Monday, August 18, 2003

Y bother: men are doomed after all

From The Sunday Times
August 18, 2003

MEN are doomed to extinction, victims of the decaying human Y-chromosome, the only piece of DNA men possess and women do not.

So says Bryan Sykes, professor of human genetics at Oxford University, in a book that envisages the "Sapphic reproduction" of women by genetic manipulation. 

A "genetic ruin littered with molecular damage", the Y-chromosome cannot repair itself, nor arrest the steadily accumulating damage, he reports in Adam's Curse. 

"Like the face of the moon, still pitted by all the craters from all the meteors that have ever fallen onto its surface, Y-chromosomes cannot heal their own scars. It is a dying chromosome and one day it will become extinct." 

The decline of the Y-chromosome has been well chronicled. What is new is Professor Sykes's description of the implications and the stark choices for the human race. 

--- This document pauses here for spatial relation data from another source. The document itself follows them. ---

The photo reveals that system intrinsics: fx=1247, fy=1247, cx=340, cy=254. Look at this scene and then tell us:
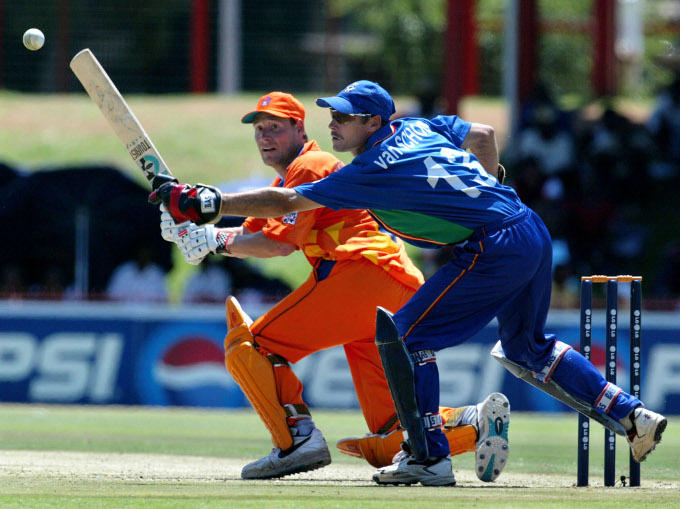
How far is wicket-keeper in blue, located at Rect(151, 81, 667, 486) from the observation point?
581 cm

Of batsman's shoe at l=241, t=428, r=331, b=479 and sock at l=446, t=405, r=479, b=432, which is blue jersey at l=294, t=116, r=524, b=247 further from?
batsman's shoe at l=241, t=428, r=331, b=479

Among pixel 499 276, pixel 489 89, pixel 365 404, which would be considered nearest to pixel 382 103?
pixel 499 276

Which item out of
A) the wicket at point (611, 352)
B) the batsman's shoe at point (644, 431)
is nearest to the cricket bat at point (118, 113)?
the wicket at point (611, 352)

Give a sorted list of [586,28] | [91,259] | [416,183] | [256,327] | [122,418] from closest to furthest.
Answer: [416,183], [256,327], [122,418], [91,259], [586,28]

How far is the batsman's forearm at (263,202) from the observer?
18.8 feet

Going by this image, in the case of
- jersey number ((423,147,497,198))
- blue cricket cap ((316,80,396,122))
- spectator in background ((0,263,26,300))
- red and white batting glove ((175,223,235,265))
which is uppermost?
blue cricket cap ((316,80,396,122))

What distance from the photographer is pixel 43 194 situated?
51.0 ft

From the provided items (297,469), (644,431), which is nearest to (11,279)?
(297,469)

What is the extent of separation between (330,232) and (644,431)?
1859 millimetres

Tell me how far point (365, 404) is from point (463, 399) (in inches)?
245

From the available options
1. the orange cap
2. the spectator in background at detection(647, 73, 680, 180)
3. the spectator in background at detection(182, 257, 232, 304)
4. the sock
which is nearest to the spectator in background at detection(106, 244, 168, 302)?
the spectator in background at detection(182, 257, 232, 304)

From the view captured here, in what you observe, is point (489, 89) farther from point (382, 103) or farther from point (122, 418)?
point (382, 103)

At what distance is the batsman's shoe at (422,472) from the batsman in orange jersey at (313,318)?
42 centimetres

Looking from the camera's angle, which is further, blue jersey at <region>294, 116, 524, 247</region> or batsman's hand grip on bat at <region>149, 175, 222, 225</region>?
blue jersey at <region>294, 116, 524, 247</region>
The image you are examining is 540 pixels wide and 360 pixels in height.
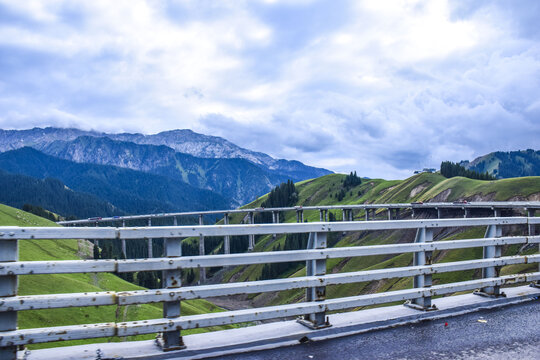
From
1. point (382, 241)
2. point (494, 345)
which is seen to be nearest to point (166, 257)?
point (494, 345)

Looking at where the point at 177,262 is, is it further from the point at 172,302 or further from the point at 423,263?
the point at 423,263

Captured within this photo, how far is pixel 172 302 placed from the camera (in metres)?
7.42

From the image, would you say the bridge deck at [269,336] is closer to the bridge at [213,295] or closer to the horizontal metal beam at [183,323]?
the bridge at [213,295]

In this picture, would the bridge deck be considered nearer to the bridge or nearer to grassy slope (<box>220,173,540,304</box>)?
the bridge

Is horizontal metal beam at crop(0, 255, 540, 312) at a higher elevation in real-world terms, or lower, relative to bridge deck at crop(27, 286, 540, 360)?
higher

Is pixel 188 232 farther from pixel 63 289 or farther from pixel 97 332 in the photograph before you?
pixel 63 289

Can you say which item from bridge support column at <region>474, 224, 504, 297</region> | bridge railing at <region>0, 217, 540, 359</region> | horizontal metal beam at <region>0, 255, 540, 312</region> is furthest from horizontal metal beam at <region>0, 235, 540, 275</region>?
bridge support column at <region>474, 224, 504, 297</region>

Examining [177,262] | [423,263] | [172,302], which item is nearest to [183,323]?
[172,302]

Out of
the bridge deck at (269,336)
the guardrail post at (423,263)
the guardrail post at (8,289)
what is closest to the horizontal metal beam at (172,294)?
the guardrail post at (8,289)

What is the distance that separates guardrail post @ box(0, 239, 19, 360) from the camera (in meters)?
6.42

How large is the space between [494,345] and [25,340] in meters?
8.21

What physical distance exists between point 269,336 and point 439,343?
328 centimetres

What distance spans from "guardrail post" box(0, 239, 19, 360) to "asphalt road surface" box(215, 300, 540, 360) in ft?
10.9

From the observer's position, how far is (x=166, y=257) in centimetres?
740
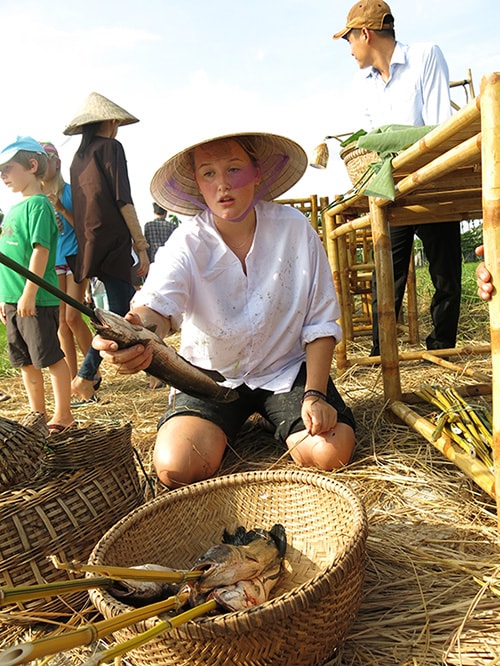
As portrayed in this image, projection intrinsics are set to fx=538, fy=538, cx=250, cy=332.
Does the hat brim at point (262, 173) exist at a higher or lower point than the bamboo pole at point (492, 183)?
higher

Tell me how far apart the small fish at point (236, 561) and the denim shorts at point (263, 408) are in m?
0.78

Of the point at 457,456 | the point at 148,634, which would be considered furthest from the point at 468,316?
the point at 148,634

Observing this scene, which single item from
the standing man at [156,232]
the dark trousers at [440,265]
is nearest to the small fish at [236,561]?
the dark trousers at [440,265]

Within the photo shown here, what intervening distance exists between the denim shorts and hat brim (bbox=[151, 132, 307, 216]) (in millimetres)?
774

He says that because the chromosome's main function is switching on male embryos in the womb, its demise means the final curtain for men. 

By his estimate, the male will go belly-up in about 125,000 years. 

But he cautions ultra-feminists against rejoicing too soon. 

"Destroying the male sex would be a very short-lived victory. Men are still required for breeding, if nothing else." 

But not for much longer, if Professor Sykes's radical solution is adopted - abandon men altogether. 

"From the genetic point of view, very little stands in its way," he says. 

His strategy for perpetuating a new female race depends on tweaking the proven technique of injecting sperm into eggs. Instead, the nucleus from a second egg would be injected. 

The only difference from any other birth would be that the baby would always be a girl. "The entire process has been accomplished without sperm, without Y-chromosomes and without men," Professor Sykes says. 

The girls would not be clones, but would comprise the same mixture of their parents' genes, shuffled by recombination, as today's children. But there would be one major difference: both parents would be women. 

It is almost bound to happen, says the professor, who can find no moral objection. "Men are now on notice," he says. 

However, Professor Sykes does not speculate on what would pass for sex once men disappear.